Au sens le plus large, on nomme philosophie une vision du monde, plus ou moins explicité, que possède un sujet, individu ou groupe d’individus. Lorsque cette vision du monde est massivement explicitée et articulée par une constante exigence de rendre raison de ce qui est asserté en cette vision, il se constitue là ce que plus proprement on nomme une philosophie. Cependant cette vision du monde constituée (philosophiquement) en une philosophie, malgré l’exigence rationnelle qui l’a forgée, ne peut toujours pas stricto sensu rendre raison de ses principes, que ces principes soient ou non naturels. Ainsi la raison naturelle, c’est-à-dire les principes naturels qui fondent, ne peut rendre raison d’elle-même. Dès lors de quel droit irait-elle demander à une vision du monde donnée, une philosophie, de rendre raison de ces principes ?

A la lumière de ce qui vient d’être dit, reprenons notre concept de croyance comme certitude non-rationnelle et faisons comparaître le passage capital qui va nous permettre de soutenir notre thèse :

« Les articles de foi [les croyances du chrétien] tiennent dans la doctrine de foi le même rôle que les principes évidents par eux-mêmes dans la doctrine qui se construit à partir de la raison naturelle. »
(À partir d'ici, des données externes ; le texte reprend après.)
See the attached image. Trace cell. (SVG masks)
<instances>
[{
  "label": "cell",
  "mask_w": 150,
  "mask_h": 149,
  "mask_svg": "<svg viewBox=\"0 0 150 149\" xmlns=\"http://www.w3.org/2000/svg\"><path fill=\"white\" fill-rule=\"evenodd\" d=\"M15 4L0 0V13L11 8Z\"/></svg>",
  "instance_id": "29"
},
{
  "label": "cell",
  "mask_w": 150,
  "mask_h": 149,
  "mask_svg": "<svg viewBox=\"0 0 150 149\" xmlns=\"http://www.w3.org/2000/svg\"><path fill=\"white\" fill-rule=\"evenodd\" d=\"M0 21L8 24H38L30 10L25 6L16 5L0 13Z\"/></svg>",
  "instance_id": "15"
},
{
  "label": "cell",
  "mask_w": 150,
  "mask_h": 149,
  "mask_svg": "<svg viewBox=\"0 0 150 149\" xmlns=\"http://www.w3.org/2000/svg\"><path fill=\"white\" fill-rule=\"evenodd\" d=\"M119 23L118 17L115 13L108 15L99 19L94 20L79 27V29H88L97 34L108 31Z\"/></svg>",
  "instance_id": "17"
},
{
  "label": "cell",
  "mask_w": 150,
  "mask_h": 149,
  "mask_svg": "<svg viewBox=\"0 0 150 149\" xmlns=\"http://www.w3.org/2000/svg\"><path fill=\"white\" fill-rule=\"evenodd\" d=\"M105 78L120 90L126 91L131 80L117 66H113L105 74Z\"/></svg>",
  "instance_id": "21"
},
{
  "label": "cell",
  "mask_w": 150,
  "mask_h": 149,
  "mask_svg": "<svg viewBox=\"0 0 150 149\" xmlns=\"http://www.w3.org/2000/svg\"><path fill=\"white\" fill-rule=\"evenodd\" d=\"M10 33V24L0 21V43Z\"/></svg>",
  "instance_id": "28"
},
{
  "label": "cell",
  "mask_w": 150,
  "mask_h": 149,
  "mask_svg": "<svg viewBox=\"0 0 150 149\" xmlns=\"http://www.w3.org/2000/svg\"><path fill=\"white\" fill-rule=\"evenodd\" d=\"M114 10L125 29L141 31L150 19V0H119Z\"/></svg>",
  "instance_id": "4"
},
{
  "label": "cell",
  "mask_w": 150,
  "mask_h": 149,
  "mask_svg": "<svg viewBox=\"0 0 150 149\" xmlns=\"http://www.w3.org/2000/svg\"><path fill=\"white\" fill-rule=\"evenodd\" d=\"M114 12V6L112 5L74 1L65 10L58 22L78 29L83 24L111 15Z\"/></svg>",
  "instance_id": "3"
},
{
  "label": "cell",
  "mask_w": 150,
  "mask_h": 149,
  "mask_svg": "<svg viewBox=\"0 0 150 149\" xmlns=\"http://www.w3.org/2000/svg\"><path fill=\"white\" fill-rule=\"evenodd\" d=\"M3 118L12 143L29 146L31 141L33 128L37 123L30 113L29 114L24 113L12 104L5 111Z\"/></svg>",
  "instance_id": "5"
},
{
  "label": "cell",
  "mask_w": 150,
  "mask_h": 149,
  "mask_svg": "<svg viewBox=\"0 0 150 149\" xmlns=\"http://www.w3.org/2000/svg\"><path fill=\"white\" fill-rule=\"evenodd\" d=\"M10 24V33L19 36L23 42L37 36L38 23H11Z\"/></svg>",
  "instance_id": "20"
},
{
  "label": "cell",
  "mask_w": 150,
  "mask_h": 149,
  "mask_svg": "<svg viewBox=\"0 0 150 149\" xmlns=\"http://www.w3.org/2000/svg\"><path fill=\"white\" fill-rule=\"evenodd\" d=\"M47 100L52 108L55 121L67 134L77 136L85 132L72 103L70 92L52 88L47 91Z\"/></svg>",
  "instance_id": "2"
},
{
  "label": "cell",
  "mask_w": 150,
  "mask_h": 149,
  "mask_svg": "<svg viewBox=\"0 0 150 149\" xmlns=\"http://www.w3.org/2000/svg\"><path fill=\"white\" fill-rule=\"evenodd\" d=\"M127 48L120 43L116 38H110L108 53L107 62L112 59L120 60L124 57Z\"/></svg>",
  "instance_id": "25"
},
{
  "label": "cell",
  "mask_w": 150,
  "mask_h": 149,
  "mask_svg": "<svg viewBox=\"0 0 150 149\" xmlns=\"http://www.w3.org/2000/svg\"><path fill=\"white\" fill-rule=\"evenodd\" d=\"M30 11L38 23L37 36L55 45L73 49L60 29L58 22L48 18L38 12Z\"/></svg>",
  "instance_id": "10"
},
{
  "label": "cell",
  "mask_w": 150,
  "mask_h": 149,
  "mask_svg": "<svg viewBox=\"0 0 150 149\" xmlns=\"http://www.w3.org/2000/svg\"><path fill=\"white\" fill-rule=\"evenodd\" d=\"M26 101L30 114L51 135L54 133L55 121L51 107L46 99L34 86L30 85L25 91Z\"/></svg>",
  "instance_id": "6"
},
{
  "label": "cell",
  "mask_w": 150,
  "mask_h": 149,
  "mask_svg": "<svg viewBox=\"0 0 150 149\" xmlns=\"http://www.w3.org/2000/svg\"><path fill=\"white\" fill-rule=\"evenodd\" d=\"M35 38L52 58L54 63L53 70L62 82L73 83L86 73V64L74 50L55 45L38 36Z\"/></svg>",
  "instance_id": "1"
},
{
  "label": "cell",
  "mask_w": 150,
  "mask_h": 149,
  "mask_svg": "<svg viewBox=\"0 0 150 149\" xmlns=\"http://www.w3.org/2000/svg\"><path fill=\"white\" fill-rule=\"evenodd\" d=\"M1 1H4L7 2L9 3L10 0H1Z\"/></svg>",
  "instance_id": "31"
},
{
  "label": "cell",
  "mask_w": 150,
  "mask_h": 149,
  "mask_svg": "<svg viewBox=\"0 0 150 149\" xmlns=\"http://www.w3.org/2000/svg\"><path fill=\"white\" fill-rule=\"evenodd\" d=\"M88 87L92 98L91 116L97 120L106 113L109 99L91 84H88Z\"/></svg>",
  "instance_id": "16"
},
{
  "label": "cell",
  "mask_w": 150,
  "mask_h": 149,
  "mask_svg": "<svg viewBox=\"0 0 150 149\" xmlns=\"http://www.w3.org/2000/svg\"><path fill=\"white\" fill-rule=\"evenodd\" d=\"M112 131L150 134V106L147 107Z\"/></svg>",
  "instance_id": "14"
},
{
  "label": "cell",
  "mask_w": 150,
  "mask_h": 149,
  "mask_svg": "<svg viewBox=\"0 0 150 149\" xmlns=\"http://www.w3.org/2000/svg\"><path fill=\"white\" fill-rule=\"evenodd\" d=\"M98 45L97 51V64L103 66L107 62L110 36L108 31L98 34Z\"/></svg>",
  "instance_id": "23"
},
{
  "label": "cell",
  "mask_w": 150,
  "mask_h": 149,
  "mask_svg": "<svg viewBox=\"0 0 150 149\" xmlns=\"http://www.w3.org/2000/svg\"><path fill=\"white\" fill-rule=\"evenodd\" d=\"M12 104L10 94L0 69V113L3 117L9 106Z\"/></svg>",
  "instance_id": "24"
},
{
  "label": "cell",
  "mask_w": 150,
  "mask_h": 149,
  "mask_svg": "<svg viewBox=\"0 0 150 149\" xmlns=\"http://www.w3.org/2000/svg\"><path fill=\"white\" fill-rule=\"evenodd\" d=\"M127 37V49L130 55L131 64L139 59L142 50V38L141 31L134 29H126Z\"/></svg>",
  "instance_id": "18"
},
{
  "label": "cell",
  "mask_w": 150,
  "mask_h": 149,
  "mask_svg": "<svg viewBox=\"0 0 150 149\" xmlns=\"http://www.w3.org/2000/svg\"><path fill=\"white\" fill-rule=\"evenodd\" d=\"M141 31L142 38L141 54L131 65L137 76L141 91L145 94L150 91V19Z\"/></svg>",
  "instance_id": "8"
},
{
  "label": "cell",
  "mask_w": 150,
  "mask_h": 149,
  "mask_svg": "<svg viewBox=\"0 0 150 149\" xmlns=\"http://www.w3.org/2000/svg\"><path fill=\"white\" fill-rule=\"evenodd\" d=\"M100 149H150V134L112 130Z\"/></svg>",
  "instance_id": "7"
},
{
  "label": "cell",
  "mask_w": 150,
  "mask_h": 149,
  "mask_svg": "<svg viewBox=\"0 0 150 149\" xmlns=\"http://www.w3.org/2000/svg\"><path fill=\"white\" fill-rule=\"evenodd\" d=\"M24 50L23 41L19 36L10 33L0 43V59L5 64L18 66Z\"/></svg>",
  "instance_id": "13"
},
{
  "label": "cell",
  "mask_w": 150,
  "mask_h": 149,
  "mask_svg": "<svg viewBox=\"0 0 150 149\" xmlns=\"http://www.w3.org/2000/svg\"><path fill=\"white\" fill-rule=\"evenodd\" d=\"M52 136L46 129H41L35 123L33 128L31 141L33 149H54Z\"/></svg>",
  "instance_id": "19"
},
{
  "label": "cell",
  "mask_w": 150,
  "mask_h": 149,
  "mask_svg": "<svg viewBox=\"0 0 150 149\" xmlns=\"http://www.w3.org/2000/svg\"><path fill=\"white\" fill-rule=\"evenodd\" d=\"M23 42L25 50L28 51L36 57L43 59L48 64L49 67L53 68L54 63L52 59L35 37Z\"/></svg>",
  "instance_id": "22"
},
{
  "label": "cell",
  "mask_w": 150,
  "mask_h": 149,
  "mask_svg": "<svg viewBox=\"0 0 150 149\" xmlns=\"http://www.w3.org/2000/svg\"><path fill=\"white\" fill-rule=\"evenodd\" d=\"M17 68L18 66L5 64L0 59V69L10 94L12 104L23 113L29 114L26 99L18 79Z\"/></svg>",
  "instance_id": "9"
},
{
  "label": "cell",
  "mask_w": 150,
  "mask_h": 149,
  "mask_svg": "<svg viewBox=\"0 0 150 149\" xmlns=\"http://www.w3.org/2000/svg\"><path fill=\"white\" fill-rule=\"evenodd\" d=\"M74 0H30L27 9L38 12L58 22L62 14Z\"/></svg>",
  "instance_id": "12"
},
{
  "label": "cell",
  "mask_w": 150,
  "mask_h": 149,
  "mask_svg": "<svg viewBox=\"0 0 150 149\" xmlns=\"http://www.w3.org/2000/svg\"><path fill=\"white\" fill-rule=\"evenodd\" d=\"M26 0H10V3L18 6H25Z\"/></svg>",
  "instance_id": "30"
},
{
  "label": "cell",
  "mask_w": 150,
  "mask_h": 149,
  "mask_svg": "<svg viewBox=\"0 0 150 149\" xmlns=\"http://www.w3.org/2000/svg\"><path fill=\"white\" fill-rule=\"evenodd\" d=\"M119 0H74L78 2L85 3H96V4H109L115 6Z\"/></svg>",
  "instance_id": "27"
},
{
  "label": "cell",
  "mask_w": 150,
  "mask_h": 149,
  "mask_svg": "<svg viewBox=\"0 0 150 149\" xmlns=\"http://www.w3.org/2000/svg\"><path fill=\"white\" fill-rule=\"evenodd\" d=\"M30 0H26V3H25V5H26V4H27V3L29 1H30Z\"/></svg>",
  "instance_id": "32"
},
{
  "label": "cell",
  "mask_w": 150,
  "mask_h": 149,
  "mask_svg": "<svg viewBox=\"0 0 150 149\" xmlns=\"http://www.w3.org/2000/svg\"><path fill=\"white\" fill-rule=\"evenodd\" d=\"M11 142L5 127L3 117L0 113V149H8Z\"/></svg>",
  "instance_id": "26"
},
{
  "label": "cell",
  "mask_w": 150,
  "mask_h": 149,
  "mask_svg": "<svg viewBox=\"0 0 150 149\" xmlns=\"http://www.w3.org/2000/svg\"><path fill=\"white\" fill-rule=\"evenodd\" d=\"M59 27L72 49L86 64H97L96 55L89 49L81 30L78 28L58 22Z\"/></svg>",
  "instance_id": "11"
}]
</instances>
Somme théologique, IIa IIae, q.1-a.7 ; t.3, p.25

 

Passage capital où la croyance est identifiée à ce qui est principe d’une vision philosophique du monde. La non-rationalité constitutive de la croyance prend ici un troisième sens, celui de « principialité » ; ce qui fait de la croyance comme telle quelque chose qui ne peut pas par nature rendre raison et donc n’a pas à rendre raison. La Bible confirme :

 

 « la foi est le fondement de ce qu’il y a à espérer, le moyen de prouver ce qu’on ne voit point. » 
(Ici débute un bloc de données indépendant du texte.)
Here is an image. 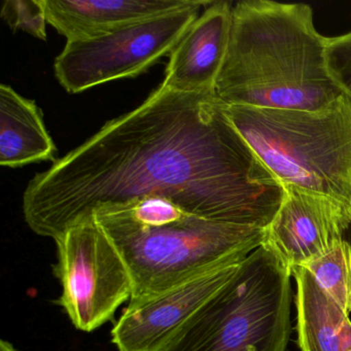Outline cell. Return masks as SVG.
Returning a JSON list of instances; mask_svg holds the SVG:
<instances>
[{"mask_svg":"<svg viewBox=\"0 0 351 351\" xmlns=\"http://www.w3.org/2000/svg\"><path fill=\"white\" fill-rule=\"evenodd\" d=\"M225 108L215 93L160 85L30 180L26 223L55 240L100 207L160 197L204 219L266 229L285 189Z\"/></svg>","mask_w":351,"mask_h":351,"instance_id":"1","label":"cell"},{"mask_svg":"<svg viewBox=\"0 0 351 351\" xmlns=\"http://www.w3.org/2000/svg\"><path fill=\"white\" fill-rule=\"evenodd\" d=\"M326 61V38L305 3L243 0L215 95L226 106L318 112L344 95Z\"/></svg>","mask_w":351,"mask_h":351,"instance_id":"2","label":"cell"},{"mask_svg":"<svg viewBox=\"0 0 351 351\" xmlns=\"http://www.w3.org/2000/svg\"><path fill=\"white\" fill-rule=\"evenodd\" d=\"M93 215L128 267L130 300L243 260L265 239L262 228L204 219L160 197L100 207Z\"/></svg>","mask_w":351,"mask_h":351,"instance_id":"3","label":"cell"},{"mask_svg":"<svg viewBox=\"0 0 351 351\" xmlns=\"http://www.w3.org/2000/svg\"><path fill=\"white\" fill-rule=\"evenodd\" d=\"M227 116L283 186L326 195L351 208V98L318 112L230 106Z\"/></svg>","mask_w":351,"mask_h":351,"instance_id":"4","label":"cell"},{"mask_svg":"<svg viewBox=\"0 0 351 351\" xmlns=\"http://www.w3.org/2000/svg\"><path fill=\"white\" fill-rule=\"evenodd\" d=\"M291 270L262 245L191 318L166 351H285Z\"/></svg>","mask_w":351,"mask_h":351,"instance_id":"5","label":"cell"},{"mask_svg":"<svg viewBox=\"0 0 351 351\" xmlns=\"http://www.w3.org/2000/svg\"><path fill=\"white\" fill-rule=\"evenodd\" d=\"M202 8L206 7L180 10L94 38L67 40L55 60L56 79L69 93L77 94L137 77L171 54Z\"/></svg>","mask_w":351,"mask_h":351,"instance_id":"6","label":"cell"},{"mask_svg":"<svg viewBox=\"0 0 351 351\" xmlns=\"http://www.w3.org/2000/svg\"><path fill=\"white\" fill-rule=\"evenodd\" d=\"M55 242V274L62 287L58 304L77 330L93 332L130 301L128 267L94 215L65 230Z\"/></svg>","mask_w":351,"mask_h":351,"instance_id":"7","label":"cell"},{"mask_svg":"<svg viewBox=\"0 0 351 351\" xmlns=\"http://www.w3.org/2000/svg\"><path fill=\"white\" fill-rule=\"evenodd\" d=\"M245 258L221 265L161 293L130 300L112 330L117 350H167L178 332L233 277Z\"/></svg>","mask_w":351,"mask_h":351,"instance_id":"8","label":"cell"},{"mask_svg":"<svg viewBox=\"0 0 351 351\" xmlns=\"http://www.w3.org/2000/svg\"><path fill=\"white\" fill-rule=\"evenodd\" d=\"M285 197L263 245L289 269L302 267L330 252L345 239L351 226V208L326 195L283 186Z\"/></svg>","mask_w":351,"mask_h":351,"instance_id":"9","label":"cell"},{"mask_svg":"<svg viewBox=\"0 0 351 351\" xmlns=\"http://www.w3.org/2000/svg\"><path fill=\"white\" fill-rule=\"evenodd\" d=\"M233 5L213 1L169 55L161 86L184 93H215L231 36Z\"/></svg>","mask_w":351,"mask_h":351,"instance_id":"10","label":"cell"},{"mask_svg":"<svg viewBox=\"0 0 351 351\" xmlns=\"http://www.w3.org/2000/svg\"><path fill=\"white\" fill-rule=\"evenodd\" d=\"M205 0H46L48 24L67 40L102 36L180 10L210 5Z\"/></svg>","mask_w":351,"mask_h":351,"instance_id":"11","label":"cell"},{"mask_svg":"<svg viewBox=\"0 0 351 351\" xmlns=\"http://www.w3.org/2000/svg\"><path fill=\"white\" fill-rule=\"evenodd\" d=\"M57 147L36 101L0 85V165L19 168L56 161Z\"/></svg>","mask_w":351,"mask_h":351,"instance_id":"12","label":"cell"},{"mask_svg":"<svg viewBox=\"0 0 351 351\" xmlns=\"http://www.w3.org/2000/svg\"><path fill=\"white\" fill-rule=\"evenodd\" d=\"M297 285L298 345L301 351H351L349 316L304 267L291 269Z\"/></svg>","mask_w":351,"mask_h":351,"instance_id":"13","label":"cell"},{"mask_svg":"<svg viewBox=\"0 0 351 351\" xmlns=\"http://www.w3.org/2000/svg\"><path fill=\"white\" fill-rule=\"evenodd\" d=\"M318 287L344 311L351 313V245L346 239L304 265Z\"/></svg>","mask_w":351,"mask_h":351,"instance_id":"14","label":"cell"},{"mask_svg":"<svg viewBox=\"0 0 351 351\" xmlns=\"http://www.w3.org/2000/svg\"><path fill=\"white\" fill-rule=\"evenodd\" d=\"M0 15L14 32L22 30L38 40H47L46 0H7Z\"/></svg>","mask_w":351,"mask_h":351,"instance_id":"15","label":"cell"},{"mask_svg":"<svg viewBox=\"0 0 351 351\" xmlns=\"http://www.w3.org/2000/svg\"><path fill=\"white\" fill-rule=\"evenodd\" d=\"M326 61L332 79L351 98V32L326 38Z\"/></svg>","mask_w":351,"mask_h":351,"instance_id":"16","label":"cell"},{"mask_svg":"<svg viewBox=\"0 0 351 351\" xmlns=\"http://www.w3.org/2000/svg\"><path fill=\"white\" fill-rule=\"evenodd\" d=\"M0 351H18L9 341H0Z\"/></svg>","mask_w":351,"mask_h":351,"instance_id":"17","label":"cell"},{"mask_svg":"<svg viewBox=\"0 0 351 351\" xmlns=\"http://www.w3.org/2000/svg\"><path fill=\"white\" fill-rule=\"evenodd\" d=\"M345 239H346L351 245V226L348 228V230H347L346 233H345Z\"/></svg>","mask_w":351,"mask_h":351,"instance_id":"18","label":"cell"}]
</instances>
Epître aux Hébreux, XI, 1.

 

Ainsi, un système de croyances fondent une rationalité (ou encore une axiomatique) autre que la rationalité naturelle, et ce par adjonction de principes déterminant une vision du monde. En l’occurrence, ces principes ne tiennent pas leur certitude de l’expérience mondaine comme les « principes évidents » constituant la raison naturelle, mais ils la tiennent, justification purement théologique certes, de l’attestation du Dieu se révélant.

Donc, si le recours à la croyance peut être justifié philosophiquement, c’est par ce que nous appellerons le statut systémique de principe d’une vision du monde (ou philosophie) que doit endosser la croyance, essentiellement considérée comme objet de foi.

Le problème était celui que pose le croyant à la raison : comment un sujet naturel de la raison peut-il se faire sujet intentionnel d’une certitude non-rationnelle ? Notre thèse est que la croyance et le recours qui lui est fait ne sont justifiables philosophiquement que dans la considération de la croyance sous un certain statut,le statut systémique de principe d’une vision du monde (ou philosophie). En effet, c’est le singulier statut de principe comme fondement qui permet d’échapper à la légitimation que demande la rationalité naturelle, puisqu’elle même ne peut justifier ses propres fondements de façon rationnelle. La portée éthique de notre thèse va à l’encontre de l’individu naïvement rationnel qui pointe (du doigt) le croyant comme irrationnel. Notre travail reconduit cet individu à sa vision impensée, massivement inexplicitée et par suite empreinte de contradictions internes. La foi n’est pas nécessairement une fuite hors de la raison qui nous est conaturelle. Au rationaliste naïf, il faut opposer de façon paradigmatique un croyant théologien comme l’a été Thomas d’Aquin, qui soutient magnifiquement et sa conviction de foi et son exigence de rationalité dans l’énonciation de sa vision du monde.